---------- Supplied data ----------

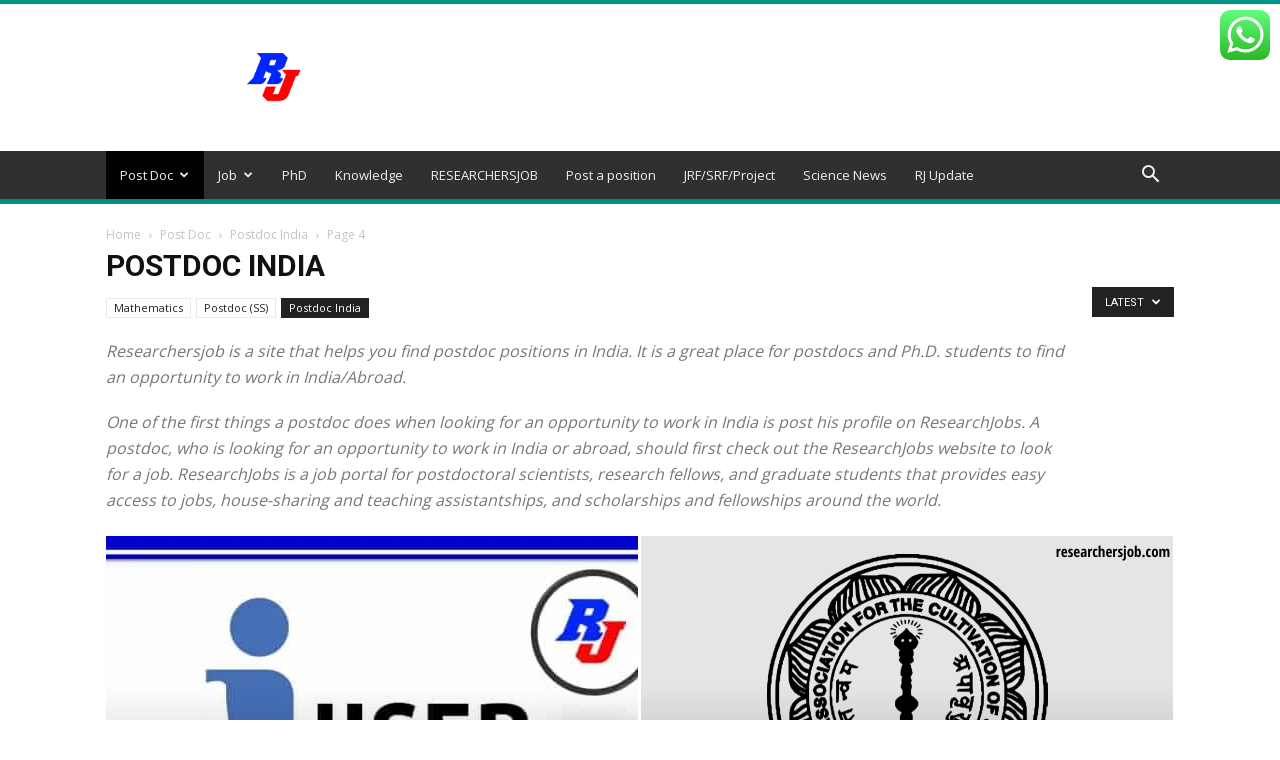

--- FILE ---
content_type: text/html; charset=utf-8
request_url: https://www.google.com/recaptcha/api2/aframe
body_size: 268
content:
<!DOCTYPE HTML><html><head><meta http-equiv="content-type" content="text/html; charset=UTF-8"></head><body><script nonce="p8oNwXtQN3EKJ6Al17cZ-g">/** Anti-fraud and anti-abuse applications only. See google.com/recaptcha */ try{var clients={'sodar':'https://pagead2.googlesyndication.com/pagead/sodar?'};window.addEventListener("message",function(a){try{if(a.source===window.parent){var b=JSON.parse(a.data);var c=clients[b['id']];if(c){var d=document.createElement('img');d.src=c+b['params']+'&rc='+(localStorage.getItem("rc::a")?sessionStorage.getItem("rc::b"):"");window.document.body.appendChild(d);sessionStorage.setItem("rc::e",parseInt(sessionStorage.getItem("rc::e")||0)+1);localStorage.setItem("rc::h",'1769070476582');}}}catch(b){}});window.parent.postMessage("_grecaptcha_ready", "*");}catch(b){}</script></body></html>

----------

#### [Exercise prompt]
Please keep the pictures out and reproduce the records above exactly.

#### [Response]
--- FILE ---
content_type: text/html; charset=utf-8
request_url: https://www.google.com/recaptcha/api2/aframe
body_size: 268
content:
<!DOCTYPE HTML><html><head><meta http-equiv="content-type" content="text/html; charset=UTF-8"></head><body><script nonce="p8oNwXtQN3EKJ6Al17cZ-g">/** Anti-fraud and anti-abuse applications only. See google.com/recaptcha */ try{var clients={'sodar':'https://pagead2.googlesyndication.com/pagead/sodar?'};window.addEventListener("message",function(a){try{if(a.source===window.parent){var b=JSON.parse(a.data);var c=clients[b['id']];if(c){var d=document.createElement('img');d.src=c+b['params']+'&rc='+(localStorage.getItem("rc::a")?sessionStorage.getItem("rc::b"):"");window.document.body.appendChild(d);sessionStorage.setItem("rc::e",parseInt(sessionStorage.getItem("rc::e")||0)+1);localStorage.setItem("rc::h",'1769070476582');}}}catch(b){}});window.parent.postMessage("_grecaptcha_ready", "*");}catch(b){}</script></body></html>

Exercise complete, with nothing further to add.